By the spring of 2013, four years after planting, the red double-knockout roses along the fence had grown quite dense and bushy. In early May, they were bursting into explosive bloom.
By late May, the same was true for the pink trellis roses.
The trellis roses had become our favorite photo backdrop. Above, our daughter poses in a high-low dress, a style that enjoyed a longer period of popularity than it merited. At this point, D’s blink-and-you’ll miss it middle school career was nearing an end. It had been an enjoyable and satisfying two years. With her involvement in drama, she’d found her niche. She loved performing in two musicals, both pretty good for middle school fare: Thoroughly Modern Millie (ensemble) and Guys and Dolls (at last, a small named role as Agatha the Mission Girl). While she’d never been exactly shy, with all but her closest friends, she’d been more reserved than outgoing, a characterization that was no longer consistently accurate. As for her core group of elementary school buddies, she’d drifted apart from some and strengthened ties to others. Despite her ongoing tendency toward extreme procrastination, she managed her coursework. She was on the cusp of high school. At thoughts of the new school year, she was understandably a little anxious. But she was ready to leave middle school behind.
Before the eighth grade dance (an event of far lesser significance than the sixth grade dance), our daughter sits with Kiko, who exhibits his typical nonchalance.
In 2014, the roses were still denser and more luxuriant. This is despite the aggressive pruning my husband gives them every year in late summer. If he didn’t do so, the fence and garage might well be invisible by now. They could, conceivably, pull a Sleeping Beauty’s castle number on us if we got very lazy. Otherwise, these hearty, disease-resistant roses need little care. From now on, the challenge will be reining them in.
As for our daughter, as with any teenager, we face a constant choice: when to pull the reins, when to let her run free. Like our roses, she’s easing quietly but speedily toward maturity. Once she began high school, it’s been one milestone after another, toppling like dominoes in quick succession. I remember very vividly her concerns as the first day of high school approached. Could she learn to navigate the confusing corridors of a much bigger school? Would the coursework and homework be overwhelming? She second- and third-guessed her decision not to go out for field hockey, as so many of her friends did. Try-outs would have interfered with our sacrosanct vacation time in Cape Cod. Would her participation in drama be enough to give her a sense of belonging? All those worries proved unfounded. Her freshman year brought many firsts. She took them in stride.
The summer after freshman year, right on schedule as she had hoped, she got her driver’s permit. On Day 1 as a new driver, she attempted the most notoriously narrow, winding road in our neighborhood. (I was cringing.) She was determined to drive as often as possible so she could get her license on the very day she became eligible.
Soon she was a sophomore. There were more firsts.

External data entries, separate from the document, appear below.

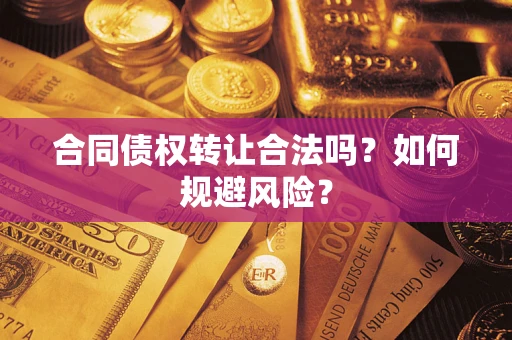 济南合同债权转让合法吗?如何规避风险? 济南合同债权转让合法吗?如何规避风险?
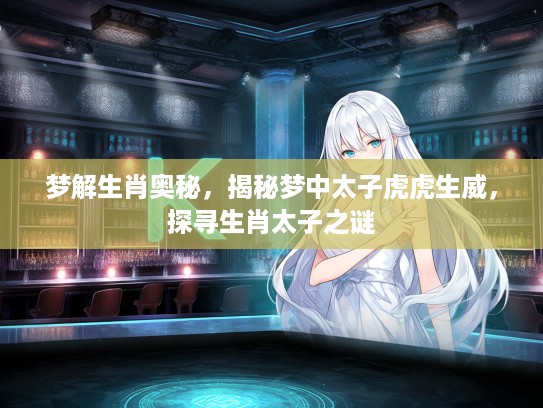 梦解生肖奥秘，揭秘梦中太子虎虎生威，探寻生肖太子之谜
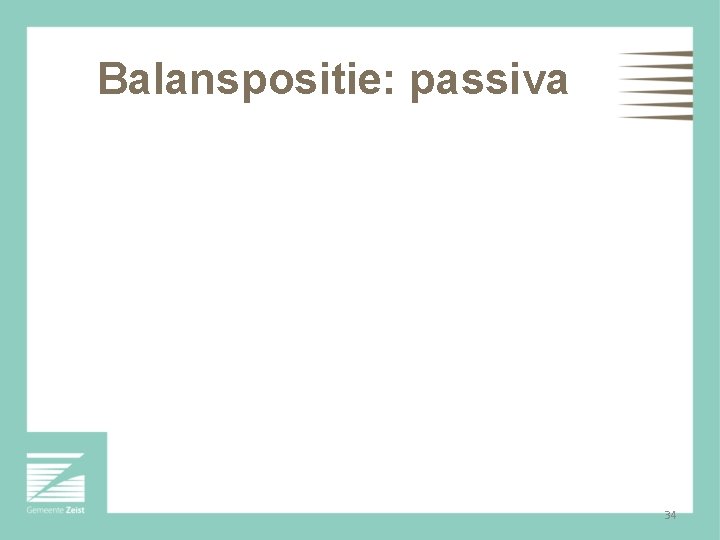 Balanspositie: passiva 34 
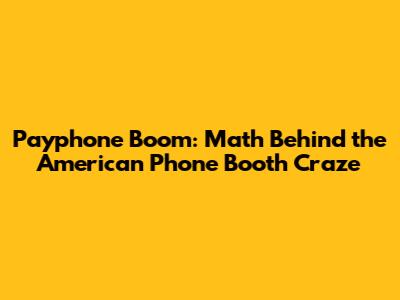 Payphone Boom: Math Behind the American Phone Booth Craze
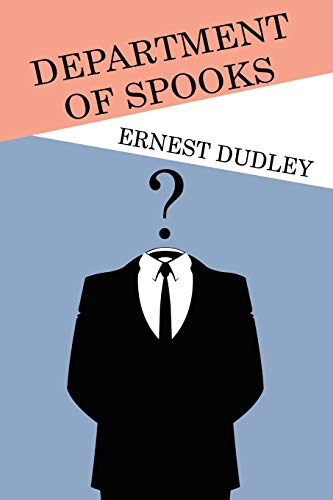 Department of Spooks: Stories of Suspense and Mystery (9781434435347) by Dudley, Ernest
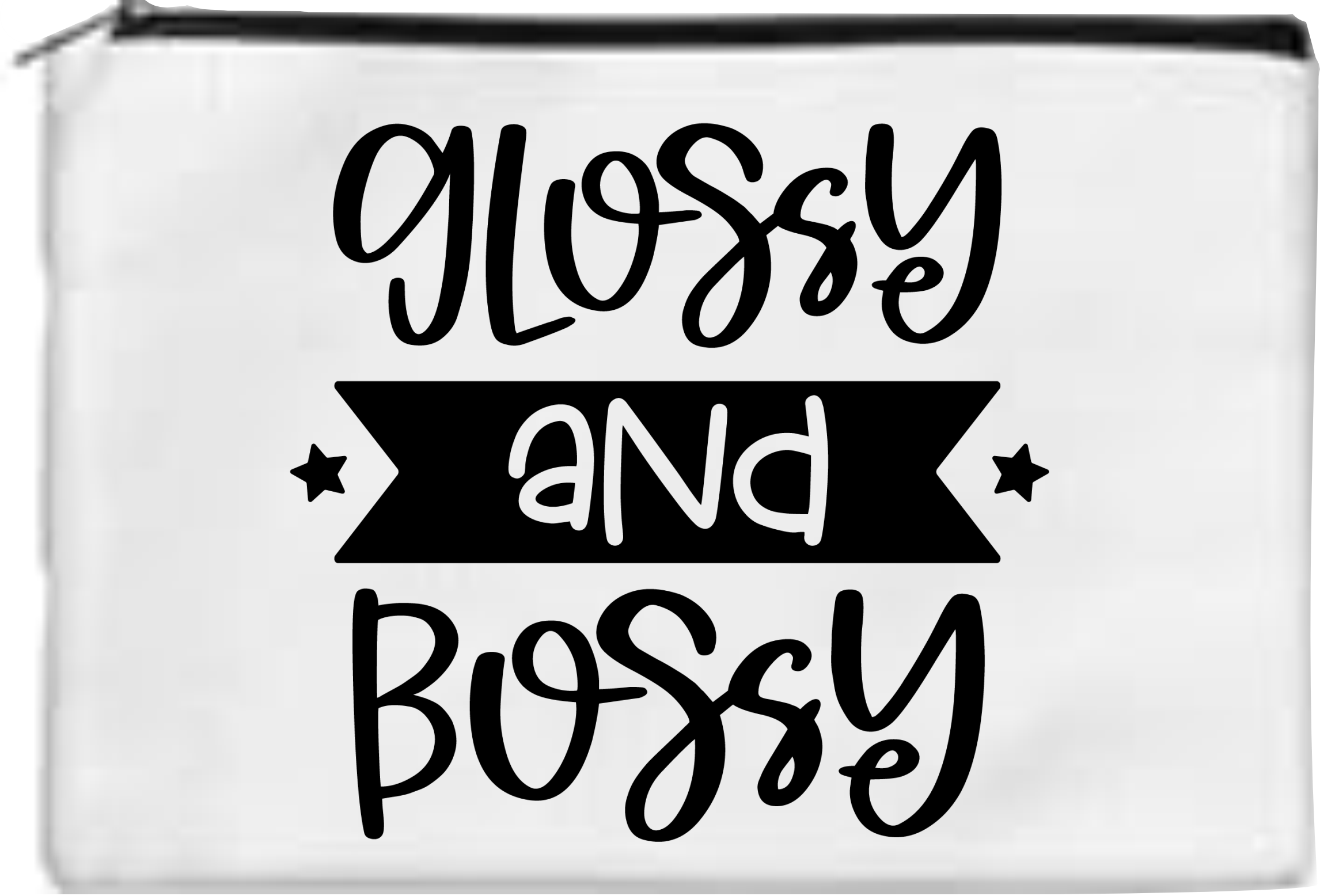 Glossy & Bossy - Toiletry/Makeup Bag - Sublimation Transfer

On April 1, right on time, she became a licensed driver. The day fell during our spring break visit to Atlanta. D was able, at last, to take my parents’ iridescent gold PT Cruiser out on the streets legally; she’d been circling the church parking lot in it since she was eleven.
That day she drove us to Callanwolde, an arts center housed in one of Atlanta’s several historic mansions associated with the Candler family.
Now sophomore year is over, too. Our daughter is halfway through high school.
This summer, more often than not, she’s out with the car, among friends. It’s just me and Kiko at home. His day is as full as he wants it: a morning walk, followed by sleeping in the sun, moving to the shade, then back to the sun.
And while our dog loves a ride in the car, he’ll never require his own vehicle.